··· LISTING ···

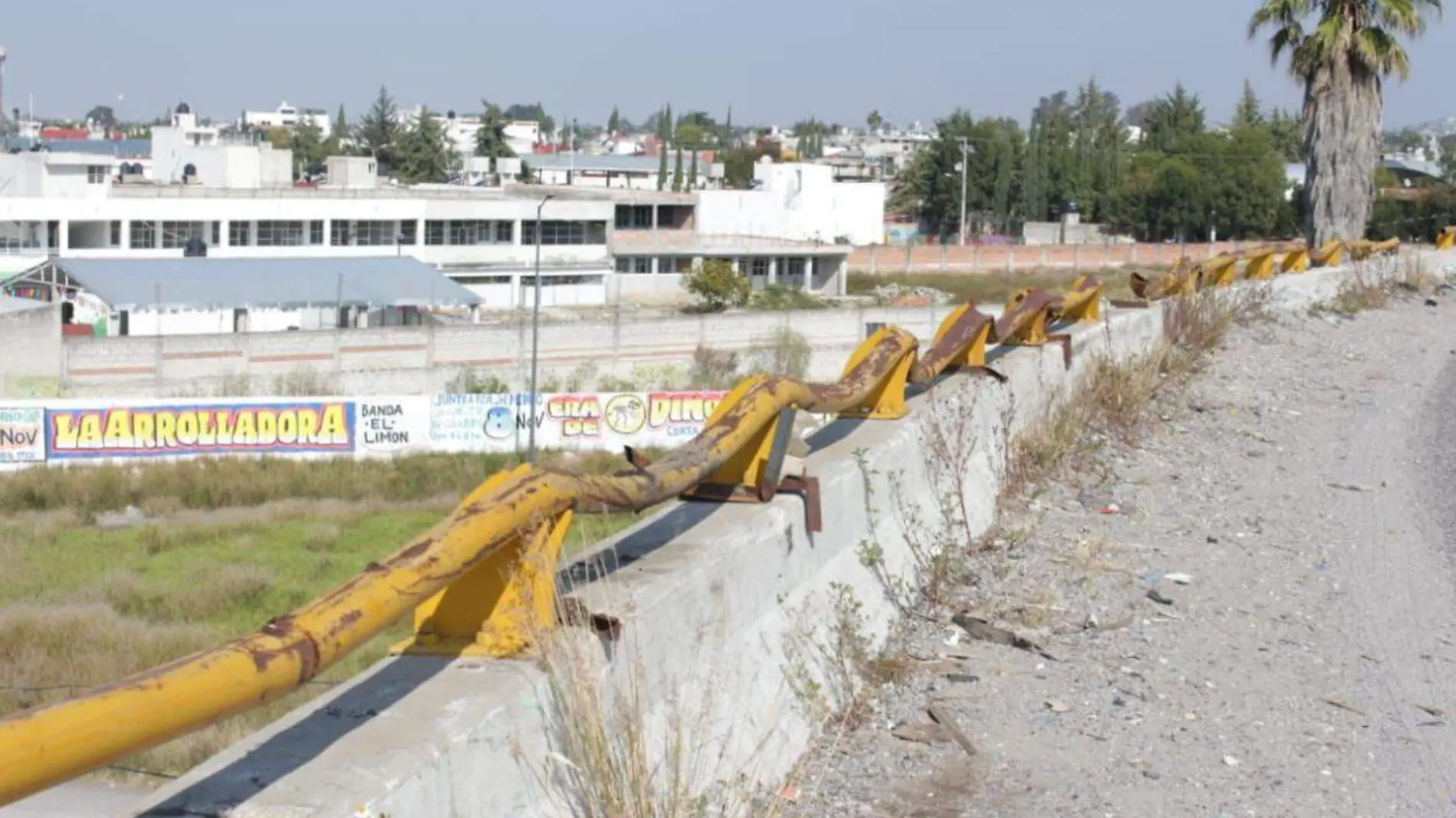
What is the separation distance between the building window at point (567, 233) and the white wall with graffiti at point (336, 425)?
2725 cm

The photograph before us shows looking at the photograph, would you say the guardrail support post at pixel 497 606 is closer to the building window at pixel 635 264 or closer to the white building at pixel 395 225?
the white building at pixel 395 225

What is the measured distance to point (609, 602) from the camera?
4.20 m

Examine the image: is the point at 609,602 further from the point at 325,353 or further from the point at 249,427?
the point at 325,353

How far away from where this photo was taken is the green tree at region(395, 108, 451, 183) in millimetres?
118812

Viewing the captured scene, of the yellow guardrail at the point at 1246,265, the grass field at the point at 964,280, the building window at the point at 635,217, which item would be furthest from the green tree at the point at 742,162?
the yellow guardrail at the point at 1246,265

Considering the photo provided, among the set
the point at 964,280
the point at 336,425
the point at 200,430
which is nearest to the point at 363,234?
the point at 964,280

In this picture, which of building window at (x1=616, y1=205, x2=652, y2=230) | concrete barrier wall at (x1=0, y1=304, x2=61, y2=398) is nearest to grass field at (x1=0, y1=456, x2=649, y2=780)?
concrete barrier wall at (x1=0, y1=304, x2=61, y2=398)

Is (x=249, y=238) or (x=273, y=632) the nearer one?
(x=273, y=632)

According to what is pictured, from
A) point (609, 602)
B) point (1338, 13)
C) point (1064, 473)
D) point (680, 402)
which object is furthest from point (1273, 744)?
point (680, 402)

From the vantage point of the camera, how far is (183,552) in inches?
1214

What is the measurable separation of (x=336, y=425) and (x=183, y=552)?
10.0m

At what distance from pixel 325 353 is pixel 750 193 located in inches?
1669

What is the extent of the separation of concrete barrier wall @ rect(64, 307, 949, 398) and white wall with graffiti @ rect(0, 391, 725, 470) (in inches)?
182

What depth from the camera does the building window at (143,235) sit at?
6100 centimetres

···

# [WHAT TO DO]
Copy the listing above word for word, leaving out the pictures.

# [REPLY]
What is the separation distance between the building window at point (567, 233) and the white wall with graffiti at point (336, 425)?
2725 cm

The photograph before us shows looking at the photograph, would you say the guardrail support post at pixel 497 606 is closer to the building window at pixel 635 264 or closer to the white building at pixel 395 225?
the white building at pixel 395 225

What is the measured distance to point (609, 602) from the camera?
4.20 m

Examine the image: is the point at 609,602 further from the point at 325,353 or further from the point at 249,427?
the point at 325,353

How far away from where this photo was taken is the green tree at region(395, 108, 451, 183) in millimetres?
118812

Viewing the captured scene, of the yellow guardrail at the point at 1246,265, the grass field at the point at 964,280, the building window at the point at 635,217, which item would be furthest from the green tree at the point at 742,162?
the yellow guardrail at the point at 1246,265

Considering the photo provided, among the set
the point at 964,280
the point at 336,425
the point at 200,430
which is nearest to the point at 363,234?
the point at 964,280

In this picture, which of building window at (x1=616, y1=205, x2=652, y2=230) | concrete barrier wall at (x1=0, y1=304, x2=61, y2=398) is nearest to grass field at (x1=0, y1=456, x2=649, y2=780)?
concrete barrier wall at (x1=0, y1=304, x2=61, y2=398)

Is (x=249, y=238) or (x=273, y=632) the nearer one?
(x=273, y=632)

According to what is pictured, from
A) point (609, 602)
B) point (1338, 13)
C) point (1064, 473)
D) point (680, 402)
which object is furthest from point (1273, 744)?
point (680, 402)

From the vantage point of the camera, how far is (183,552) in inches?
1214

What is the measurable separation of (x=336, y=425) and (x=183, y=552)?
10.0m

At what distance from pixel 325 353 is pixel 750 193 located in inches?
1669

What is the extent of the separation of concrete barrier wall @ rect(64, 307, 949, 398) and white wall with graffiti @ rect(0, 391, 725, 470) (in inches)?
182

What depth from the camera does the building window at (143,235) sit at?
6100 centimetres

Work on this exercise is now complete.